ILP-Based Alleviation of Dense Meander Segments With Prioritized Shifting and Progressive Fixing in PCB Routing

Abstract

Length-matching is an important technique to balance delays of bus signals in high-performance printed circuit board (PCB) routing. Existing routers, however, may generate very dense meander segments. Signals propagating along these meander segments exhibit a speedup effect due to crosstalk between the segments of the same wire, thus leading to mismatch of arrival times even under the same physical wire length. In this paper, we present a post-processing method to enlarge the width and the distance of meander segments and hence distribute them more evenly on the board so that crosstalk can be reduced. In the proposed framework, we model the sharing of available routing areas after removing dense meander segments from the initial routing, as well as the generation of relaxed meander segments and their groups for wire length compensation.
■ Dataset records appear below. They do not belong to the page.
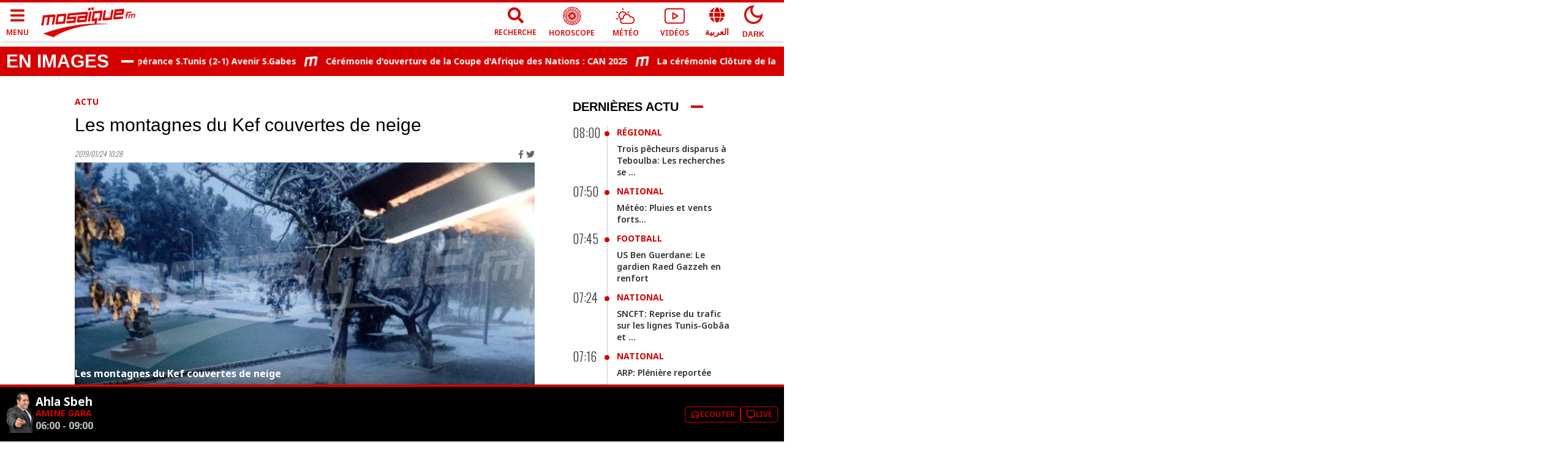

--- FILE ---
content_type: text/html; charset=utf-8
request_url: https://www.google.com/recaptcha/api2/aframe
body_size: 252
content:
<!DOCTYPE HTML><html><head><meta http-equiv="content-type" content="text/html; charset=UTF-8"></head><body><script nonce="X8YkHuL2Sxv5FnAk3OJLMg">/** Anti-fraud and anti-abuse applications only. See google.com/recaptcha */ try{var clients={'sodar':'https://pagead2.googlesyndication.com/pagead/sodar?'};window.addEventListener("message",function(a){try{if(a.source===window.parent){var b=JSON.parse(a.data);var c=clients[b['id']];if(c){var d=document.createElement('img');d.src=c+b['params']+'&rc='+(localStorage.getItem("rc::a")?sessionStorage.getItem("rc::b"):"");window.document.body.appendChild(d);sessionStorage.setItem("rc::e",parseInt(sessionStorage.getItem("rc::e")||0)+1);localStorage.setItem("rc::h",'1768979148532');}}}catch(b){}});window.parent.postMessage("_grecaptcha_ready", "*");}catch(b){}</script></body></html>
This model is transformed into an ILP problem and solved for a balanced distribution of wire patterns. In addition, we adjust the locations of long wire segments according to wire priorities to swap free spaces toward critical wires that need much length compensation. To reduce the problem space of the ILP model, we also introduce a progressive fixing technique so that wire patterns are grown gradually from the edge of the routing toward the center area. Experimental results show that the proposed method can expand meander segments significantly even under very tight area constraints, so that the speedup effect can be alleviated effectively in high-performance PCB designs.